Not right for each other probably means he met someone and will spend the weekend with her picking apples in New Hampshire and later on fucking in some B&B. He won’t see Janice tonight, or ever, in the smart pink blouse and red wrap skirt she’s wearing unless she texts him a photo with a message reading This is what U R missing, you pile of
.
It was totally unexpected, that’s what set her back on her heels, like having a door slammed in your face just as you were getting ready to walk through it. The weekend, which seemed full of possibility this morning, now looks to her like the entrance to a hollow, slowly turning barrel into which she must crawl. She’s not down to work at P&P on Saturday, but maybe she’ll call Maybelline and see if she can pick up Saturday morning, at least. Sunday the store is closed. Sunday best not considered, at least for now.

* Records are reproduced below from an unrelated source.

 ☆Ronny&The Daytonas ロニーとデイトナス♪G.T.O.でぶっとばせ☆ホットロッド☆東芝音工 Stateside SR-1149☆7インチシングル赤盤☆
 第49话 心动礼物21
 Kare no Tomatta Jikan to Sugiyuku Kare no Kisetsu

“Friends forever my ass.” She says this to her purse, because she’s looking down. She isn’t in love with him, never even kidded herself that she was, but it’s a dismaying shock, just the same. He was a nice guy (at least she thought so), a pretty good lover, and fun to be with, as they say. Now she’s twenty-two and dumped and it sucks. She supposes she’ll have some wine when she gets home, and cry. Crying might be good. Therapeutic. Maybe she’ll cue up one of her big-band playlists and dance around the room. Dancing with myself, as the Billy Idol song says. She loved to dance in high school, and those Friday night dances were happy times. Maybe she can recapture a little of that happiness.
No, she thinks, those tunes—and those memories—will just make you cry more. High school was a long time ago. This is the real world, where guys break up with you without warning.

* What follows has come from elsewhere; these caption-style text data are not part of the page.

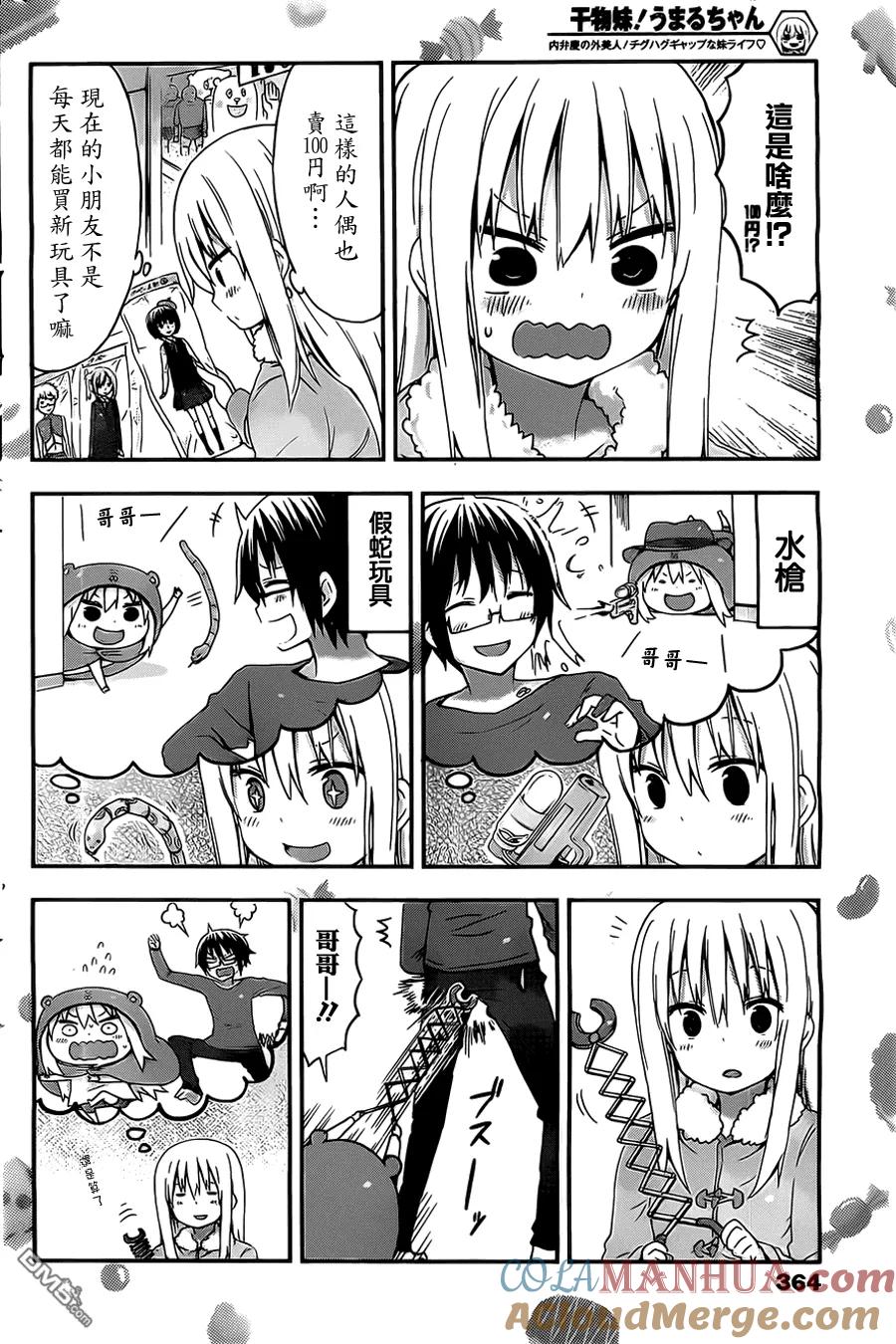《干物妹小埋》第40话 小埋和100日元店 第5页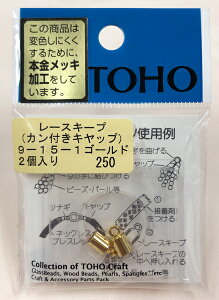 yX݌ɕizTOHO [XL[v JtLbv S[h 9-15-1 yKNzyMIzr[Yp[c nhCh  ޗ ANZT[ g[z[ r[Y ݌Ɍ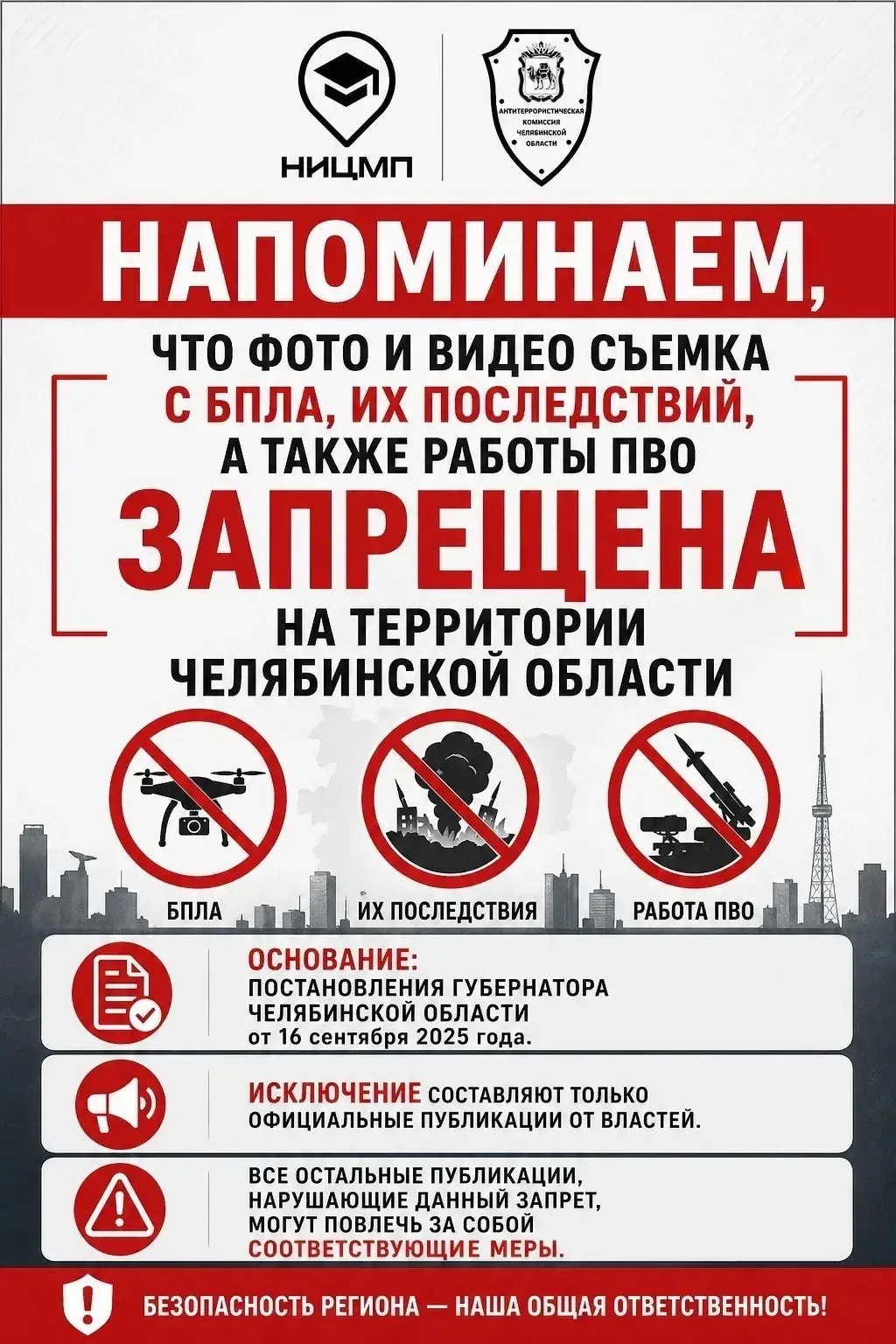 🚫 Фото и видео съемка с БПЛА, их последствий, а также работы ПВО ЗАПРЕЩЕНА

Up ahead a couple of blocks, she hears drumming.
• • •
Charles Krantz—Chuck, to his friends—makes his way along Boylston Street dressed in the armor of accountancy: gray suit, white shirt, blue tie. His black Samuel Windsor shoes are inexpensive but sturdy. His briefcase swings by his side. He takes no notice of the chattering after-work throngs eddying around him. He’s in Boston attending a week-long conference titled Banking in the Twenty-First Century. He has been sent by his bank, Midwest Trust, all expenses paid. Very nice, not least because he’s never visited Beantown before.
The conference is being held at a hotel that is perfect for accountants, clean and fairly cheap. Chuck has enjoyed the speakers and the panels (he was on one panel and is scheduled to be on another before the conference ends at noon tomorrow), but had no wish to spend his off-duty hours in the company of seventy other accountants. He speaks their language, but likes to think he speaks others, as well. At least he did, although some of the vocabulary is now lost.
Now his sensible Samuel Windsor Oxfords are taking him for an afternoon walk. Not very exciting, but quite pleasant. Quite pleasant is enough these days. His life is narrower than the one he once hoped for, but he’s made his peace with that. He understands that narrowing is the natural order of things. There comes a time when you realize you’re never going to be the President of the United States and settle for being president of the Jaycees instead. And there’s a bright side. He has a wife to whom he is scrupulously faithful, and an intelligent, good-humored son in middle school. He also has only nine months to live, although he doesn’t know it yet. The seeds of his end—the place where life narrows to a final point—are planted deep, where no surgeon’s knife will ever go, and they have lately begun to awaken. Soon they will bear black fruit.